Gpu tester finds all your bad gpus.
Works on slurm.
Features:
- does a forward on each gpu
- check for gpu returning incorrect results
- check for gpu failing due to ECC errors
Roadmap:
- sanity check forward speed
- sanity check broadcast speed
Create a venv:
python3 -m venv .env
source .env/bin/activate
pip install -U pip
Then:
pip3 install torch --extra-index-url https://download.pytorch.org/whl/cu116
pip install gpu_tester
Checkout these examples to call this as a lib:
Output looks like this:
job succeeded
0 have incorrect results, 1 have gpu errors and 319 succeeded
incorrect results:
[]
gpu errors:
[['gpu_error', 'compute-od-gpu-st-p4d-24xlarge-156', '3']]
The easiest way to quickly spot broken node is to do the pair-based strategy.

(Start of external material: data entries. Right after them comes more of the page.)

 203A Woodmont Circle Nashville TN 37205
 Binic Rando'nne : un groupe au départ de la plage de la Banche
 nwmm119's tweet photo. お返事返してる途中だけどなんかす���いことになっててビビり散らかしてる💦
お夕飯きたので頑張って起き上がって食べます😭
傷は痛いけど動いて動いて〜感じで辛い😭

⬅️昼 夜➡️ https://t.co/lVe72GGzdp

It will run many jobs in parallel and find which node can talk together Here is one example
gpu_tester --nodes 2 --parallel-tests 50 --job_comment laion --partition "gpu" --test_kind "ddp" --job_timeout 45 --exclude 'gpu-st-p4d-24xlarge-[66]'
Once you validated this works, you may want to try the DDP strategy over all nodes, eg:
gpu_tester --nodes 100 --parallel-tests 1 --job_comment laion --partition "gpu" --test_kind "ddp" --job_timeout 300 --exclude 'gpu-st-p4d-24xlarge-[66]'
If you want to only validate the forward functionality of gpus and not the communication, you may use:
gpu_tester --nodes 100 --parallel-tests 1 --job_comment laion --partition "gpu" --test_kind "simple_forward" --job_timeout 50 --exclude 'gpu-st-p4d-24xlarge-[66]'
This module exposes a single function gpu_tester
which takes the same arguments as the command line tool:
- cluster the cluster. (default slurm)
- job_name slurm job name. (default gpu_tester)
- partition slurm partition. (default compute-od-gpu)

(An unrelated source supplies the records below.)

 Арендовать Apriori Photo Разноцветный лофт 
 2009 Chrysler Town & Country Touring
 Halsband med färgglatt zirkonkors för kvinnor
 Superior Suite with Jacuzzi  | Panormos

- gpu_per_node numbe of gpu per node. (default 8)
- nodes number of gpu nodes. (default 1)
- output_folder the output folder. (default None which means current folder / results)
- job_timeout job timeout (default 150 seconds)
- job_comment optional comment arg given to slurm (default None)
- job_account optional account arg given to slurm (default None)
- test_kind simple_forward or ddp. simple_forward is quick forward test. DDP uses pytorch ddp to check gpu interconnect (default simple_forward)
- parallel_tests number of tests to run in parallel. Recommended to use that with nodes == 2 to test pair by pair (default 1)
- nodelist node whitelist, example 'gpu-st-p4d-24xlarge-[66-67]' (default None)
- exclude node blacklist, example 'gpu-st-p4d-24xlarge-[66-67]' (default None)
Either locally, or in gitpod (do export PIP_USER=false
there)
Setup a virtualenv:
python3 -m venv .env
source .env/bin/activate
pip install -e .
to run tests:
pip install -r requirements-test.txt
then
make lint
make test
You can use make black
to reformat the code
python -m pytest -x -s -v tests -k "dummy"
to run a specific test